Whatever next? An Edinburgh derby perhaps? “I’m a Hibs fan so Hibs away would be absolutely brilliant,” said Kevin Motion, whose two conversions from the spot in a hard-fought match at Ainslie Park put Spartans into today’s draw.

Kevin Motion, left, celebrates with team-mate Craig Stevenson. Picture: Ian Georgeson

Kevin Motion, left, celebrates with team-mate Craig Stevenson. Picture: Ian Georgeson

“Any Premier League team would be magnificent for the club. You want that sort of glamour tie.”

No-one will fancy taking on Spartans, especially away from home. Clyde are the first league club to be knocked out by them since their move to a shiny new community academy in 2008, but they won’t be the last. As the surname of their latest hero would suggest, they are going places.

Neither of the two penalties was necessary, as the Clyde manager, Barry Ferguson, complained later, but they were deserved.

The first came after just 13 minutes, when Ryan Frances brought down Jack Beesley. The other was late in the second half, when Brian McQueen’s 
inexplicable sliding tackle felled Willie Bremner.

With his left foot, Motion put one in each corner to make up for the previous round, when he was sent off in a 3-3 draw with East Kilbride.
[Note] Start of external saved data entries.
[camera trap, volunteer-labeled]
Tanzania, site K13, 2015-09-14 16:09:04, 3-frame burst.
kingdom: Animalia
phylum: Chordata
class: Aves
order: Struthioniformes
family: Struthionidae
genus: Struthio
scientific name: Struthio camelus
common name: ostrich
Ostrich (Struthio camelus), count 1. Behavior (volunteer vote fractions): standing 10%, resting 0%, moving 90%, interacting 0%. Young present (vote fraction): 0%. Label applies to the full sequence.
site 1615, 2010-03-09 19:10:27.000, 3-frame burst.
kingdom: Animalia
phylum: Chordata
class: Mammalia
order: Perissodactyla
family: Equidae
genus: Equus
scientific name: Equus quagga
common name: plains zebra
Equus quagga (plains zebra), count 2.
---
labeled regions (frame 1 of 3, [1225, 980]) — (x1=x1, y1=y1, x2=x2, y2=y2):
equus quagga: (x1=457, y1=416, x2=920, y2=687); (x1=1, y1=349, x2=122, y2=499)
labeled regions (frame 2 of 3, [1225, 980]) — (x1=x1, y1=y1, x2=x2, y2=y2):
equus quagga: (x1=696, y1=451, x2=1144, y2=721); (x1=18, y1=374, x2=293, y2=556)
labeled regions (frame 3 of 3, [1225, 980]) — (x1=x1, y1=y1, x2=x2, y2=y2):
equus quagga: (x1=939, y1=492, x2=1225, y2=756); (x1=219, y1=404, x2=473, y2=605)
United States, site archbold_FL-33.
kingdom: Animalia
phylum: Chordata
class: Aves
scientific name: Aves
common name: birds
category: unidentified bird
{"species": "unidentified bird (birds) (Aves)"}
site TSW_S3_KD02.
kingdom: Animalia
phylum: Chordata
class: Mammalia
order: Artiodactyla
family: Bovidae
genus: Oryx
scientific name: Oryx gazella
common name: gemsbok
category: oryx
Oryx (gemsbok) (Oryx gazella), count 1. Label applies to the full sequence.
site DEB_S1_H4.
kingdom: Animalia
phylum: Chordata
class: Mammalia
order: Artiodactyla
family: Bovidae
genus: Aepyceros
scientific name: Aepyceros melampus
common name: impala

Had his team-mates not won the replay 5-1 in his 
absence, he wouldn’t even have had the opportunity.

“Sorry about letting you down in the last round, but I’ve got you through this one,” he said with a smile.

It was all too much for Ferguson. When some Clyde supporters heckled their team, he responded by telling them to “shut up”, or words to that 
effect. The referee sent him to the stand, or at least to the railing alongside Spartans’ artificial pitch, which he leaned on for the rest of the match.

When he appeared in the media room afterwards, he was still fuming, not so much with his dismissal as with his players, most of whom he promised to release in the next transfer window. “They are lucky January’s two months away,” said Ferguson.

Spartans captain Kevin Sivewright was also sent off, for protesting too strongly about a late foul on Bremner, but it would take more than that to spoil Spartans’ day.

They didn’t dominate possession, but they fashioned the better chances and they were well worth the victory, as their emotional manager, Dougie 
Samuel, reflected afterwards.

In recent years, Spartans have become almost a new club with their new facilities, their youth development and their ambitious plans to join the big boys, but this result was redolent of the old days at nearby City Park. In 2004 and 2006, the club claimed no fewer than four league scalps.

“The teams that got to the fourth round twice in the space of three years are part of the folklore here, part of the fabric of this football club,” said Samuel. “Without those cup runs, we probably wouldn’t have had the ability to create this project and build this wonderful new home.

“Our players will enjoy this. They will look forward to the draw. It probably won’t be till they are older or retired that they realise this was something special.”